Identify the Meaning of Each Variable
After you identify the goal of each section, look at the variables used in the code and identify the "meaning" of each one.
The meaning of a variable refers to what value, conceptually, it is supposed to contain.
Variable Names
Variable names, like comments, can be both useful and misleading.
Unlike sections of code, all variables have names, which can usually be counted on to provide some hint of the variable's meaning. A variable's name is like a miniature comment from the programmer that appears every place the variable is used. As with comments, however, you have to make sure that the variable really is used the way the name indicates. Furthermore, some variables, even important ones, have single-letter or other uninformative names:
float average_balance; // good
string name; // OK, but name of what?
int k; // unclear; could be anything
Unlike comments, a compiler or interpreter does not completely ignore variable names, because a variable name refers to a specific piece of storage. But the compiler or interpreter doesn't care about the actual name. Naming a variable a, total, or wxyz won't affect how the compiler treats it. What matters is that a variable is properly declared, defined, and used throughout the program.

Work to complete –
Can you update the passage on variable meanings, starting with "Identify the Meaning" and going on through "of each one.", so that "goal" reads "purpose"?

Data –
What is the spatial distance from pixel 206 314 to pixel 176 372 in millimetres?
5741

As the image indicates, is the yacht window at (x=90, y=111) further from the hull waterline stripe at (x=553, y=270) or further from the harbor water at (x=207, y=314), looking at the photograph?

Task response –
Identify the Meaning of Each Variable
After you identify the purpose of each section, look at the variables used in the code and identify the "meaning" of each one.